Tareas:
1) Según el texto sobre la muerte de dos poetas, ¿qué premio ganó Contra natura?
2) Escribe una continuación del texto sobre la muerte de dos poetas a partir de su última oración.

Fragmento de texto:

ACABANDO EL AÑO
MURIERON DOS POETAS
Rodolfo Hinostroza de Perú y Ferreira Gullar de Brasil. Por supuesto murieron muchos más, Leonard Cohen sin ir más lejos, Marcos Ana yéndolo mucho, Oswaldo Reynoso y Eduardo Chirinos volviendo a Perú. Pero las muertes de Hinostroza y de Ferreira Gullar enlutecen, podría decirse, históricamente a la poesía americana.
Hinostroza, fallecido el 1 de noviembre a los 75 años, fue el autor de tres libros publicados con mucha distancia entre sí, distancia no solo temporal sino estilística y temática. El segundo, Contra natura, parece escrito por un poeta distinto. Distinto no únicamente de sí mismo, sino de todos. En realidad, Contra natura parecería el libro de un marciano, o al menos un caso extremo del poeta-camaleón del que hablara John Keats, si no fuese por el sustrato personal que, como el hilo rojo de la leyenda oriental, ata secretamente los tres libros de Hinostroza, ese sustrato que, como siempre pasa con la gran poesía, es más fácil reconocer que definir.
La poesía de Hinostroza en sus tres libros salta a la vista por su alta intensidad y está provista siempre de un acento, una quebradura del idioma, un aire que fue, es y seguirá siendo viento fresco. Su debut, Consejero del lobo (1965) muestra a un asombroso poeta de 23 años que, aunque muy narrativo, es muy singular e inimitable, en parte porque sus poemas, ya traten de Juana de Arco o de una boda, son como pedazos de relatos difusos cuyo complemento solo el poeta conoce. Es como si el lector llegara no al principio del poema sino algo tarde y no le quedara otra que incorporarse y dejarse llevar, asumiendo que “En el alumbramiento del amor/ No estuvimos presentes” y que “Allí/ Se bebió como se bebe/ En los altos funerales de un muchacho”.
Años después, en 1971, publicó el paradigmático Contra natura, ganador del premio Maldoror de la editorial Seix-Barral, con un jurado integrado, entre otros, por Octavio Paz y Jaime Gil de Biedma. En ese libro capital, el lenguaje de Hinostroza estalla. Ricardo Piglia dijo que César Vallejo escribía en un castellano del futuro que algún día todos quizás hablaremos. Se podría decir que Hinostroza se nos adelanta y se acerca a Vallejo (“Oh César, oh demiurgo…”) y, nutriéndose de la nomenclatura del ajedrez, de las gráficas del horóscopo, del inglés y del misterio, da forma a 15 poemas donde aunque muchas veces “los sentidos se pudren, se pudren”, como dice un verso, siempre queda, como dice otro, “un sonido vocálico, cualquier cosa/ que no calle jamás”.

Material proporcionado:
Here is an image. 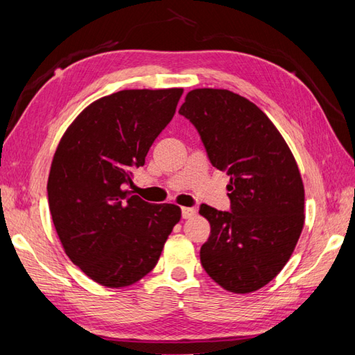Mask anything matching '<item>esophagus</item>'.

Respuestas:
1) El premio Maldoror de la editorial Seix-Barral.

2)
A medio siglo de su publicación, Contra natura no calla, sigue transmitiendo desde su frecuencia alucinada. El que sí calló fue el Hinostroza poeta, que seguramente quedó exhausto tras parir esa bestia castellana, por lo que desde entonces solo escribió narrativa, gastronomía, traducciones, teatro, cualquier cosa menos poesía. Hasta que después de 34 años reapareció con Memorial de casa grande para ofrecer, retomando parcialmente la voz de su primer libro, una crónica familiar donde repasa la historia de sus antepasados (aparece un “chileno culeao”) y relata el estremecedor hallazgo de “Los huesos de mi padre”, aunque el final, si cabe decirlo así, es inesperadamente feliz: “Ahora reposan en el Cementerio el Ángel/ en una de esas fúnebres bibliotecas de huesos/ a pocos bloques de donde mi madre duerme su sueño eterno./ La muerte, piadosamente,/ ha acercado los huesos de dos seres que la vida separó”.
Voz propia, vida nueva, viento fresco el de Hinostroza en una tierra, la peruana, donde durante años soplaron, en materia poética, por lo bajo cinco huracanes: Antonio Cisneros, José Watanabe, Blanca Varela, Jorge Eduardo Eielson y él. Murieron los cinco, pero quedan otros.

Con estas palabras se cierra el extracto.